Stephanie Herd, who chairs Unison's Scottish local government committee, said: "This overwhelming rejection shows how strongly our members feel about an offer that is in reality a three-year pay cut.
"It is not surprising that our members feel angry and voted No, when chief officials in local authorities were awarded 2.5% and teachers 2.4%.
"It is unacceptable to attempt to tie many of the lowest paid public sector workers, who deliver essential frontline services, into a three-year deal worth 1.5%."
A report last week on the funding cuts facing Scotland over the coming years warned that up to 60,000 jobs - or one in 10 - could go in the public sector, depending on levels of pay restraint.
A two-year pay freeze is planned for public servants south of the border, except full-time workers who earn less than £21,000, who will get an annual rise of £250.
The Scottish unions will meet later in the week to decide their next move.
But Unison lead negotiator Dougie Black said: "Industrial action is one of a range of possible options we will be considering.
"We will also be seeking an early meeting with the employers to reopen negotiations following this decisive rejection of their offer."
Tory finance spokesman Derek Brownlee said: "Thousands more jobs will be lost if workers demand a pay rise on this scale. It's time the unions saw sense."
Liberal Democrat finance spokesman Jeremy Purvis said those earning less than £21,000 should get a pay rise with restraint, but that the pay bill for those making more than £80,000 should be cut.
"This is fair and will help to reduce the deficit and means that those who earn the most shoulder more of the burden," he said.

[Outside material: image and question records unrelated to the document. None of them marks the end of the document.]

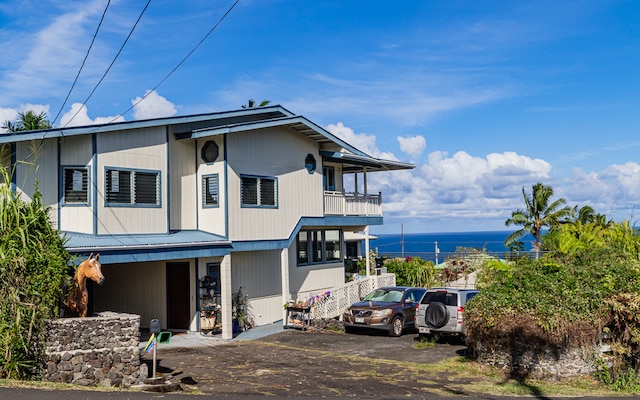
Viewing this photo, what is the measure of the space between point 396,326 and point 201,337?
6599 mm

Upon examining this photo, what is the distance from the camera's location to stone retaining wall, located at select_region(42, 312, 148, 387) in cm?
1325

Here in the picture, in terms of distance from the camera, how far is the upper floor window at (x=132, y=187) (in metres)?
19.6

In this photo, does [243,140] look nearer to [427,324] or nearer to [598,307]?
[427,324]

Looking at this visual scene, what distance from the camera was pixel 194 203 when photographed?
2270 centimetres

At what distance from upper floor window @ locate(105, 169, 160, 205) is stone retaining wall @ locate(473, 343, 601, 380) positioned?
1172 cm

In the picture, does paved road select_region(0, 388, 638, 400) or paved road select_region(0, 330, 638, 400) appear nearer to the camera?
paved road select_region(0, 388, 638, 400)

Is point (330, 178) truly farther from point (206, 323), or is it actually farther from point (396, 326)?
point (206, 323)

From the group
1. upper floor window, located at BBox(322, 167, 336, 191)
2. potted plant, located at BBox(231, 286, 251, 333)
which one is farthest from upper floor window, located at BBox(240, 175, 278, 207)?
upper floor window, located at BBox(322, 167, 336, 191)

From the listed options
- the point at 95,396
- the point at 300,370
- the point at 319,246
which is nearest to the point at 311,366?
the point at 300,370

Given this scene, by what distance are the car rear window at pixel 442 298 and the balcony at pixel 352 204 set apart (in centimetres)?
806

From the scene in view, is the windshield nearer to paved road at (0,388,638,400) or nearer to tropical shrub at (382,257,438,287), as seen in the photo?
tropical shrub at (382,257,438,287)

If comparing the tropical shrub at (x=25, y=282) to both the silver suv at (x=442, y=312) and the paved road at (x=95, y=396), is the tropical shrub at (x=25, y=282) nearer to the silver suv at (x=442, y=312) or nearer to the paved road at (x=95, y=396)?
the paved road at (x=95, y=396)

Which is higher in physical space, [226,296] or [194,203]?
[194,203]

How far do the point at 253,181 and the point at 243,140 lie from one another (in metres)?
1.54
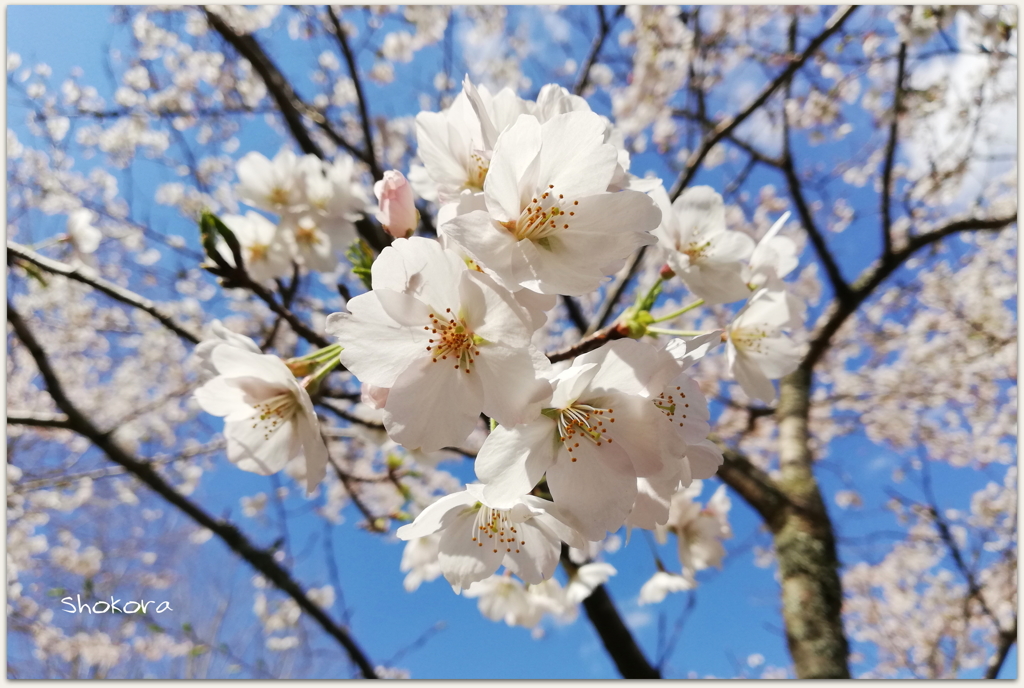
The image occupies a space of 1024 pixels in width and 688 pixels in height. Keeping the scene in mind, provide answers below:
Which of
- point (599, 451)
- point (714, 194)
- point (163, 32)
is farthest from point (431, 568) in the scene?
point (163, 32)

The pay of local authority staff is a matter for councils, but a Scottish government spokesman said the funding allocated to councils has been increasing.
He added: "The finance secretary has been clear that pay restraint in the public sector is needed in the years ahead."
The local government organisation Cosla said there was a strong likelihood that no offer would now be made for 2010-11.
Councillor Michael Cook of Cosla said it had already been made clear that the offer represented "the absolute extremity" of what councils could afford, and he added that it was felt by some to be beyond the limits of affordability.
He described the offer as a "good deal" in unprecedented circumstances.
"Employers were only able to offer this level of pay increase by making it part of a three-year deal which offered certainty for the period ahead," he said.
"Since that offer was made, the financial climate, already the worst in living memory, has become even more bitter.
"We will now consult with our members authorities."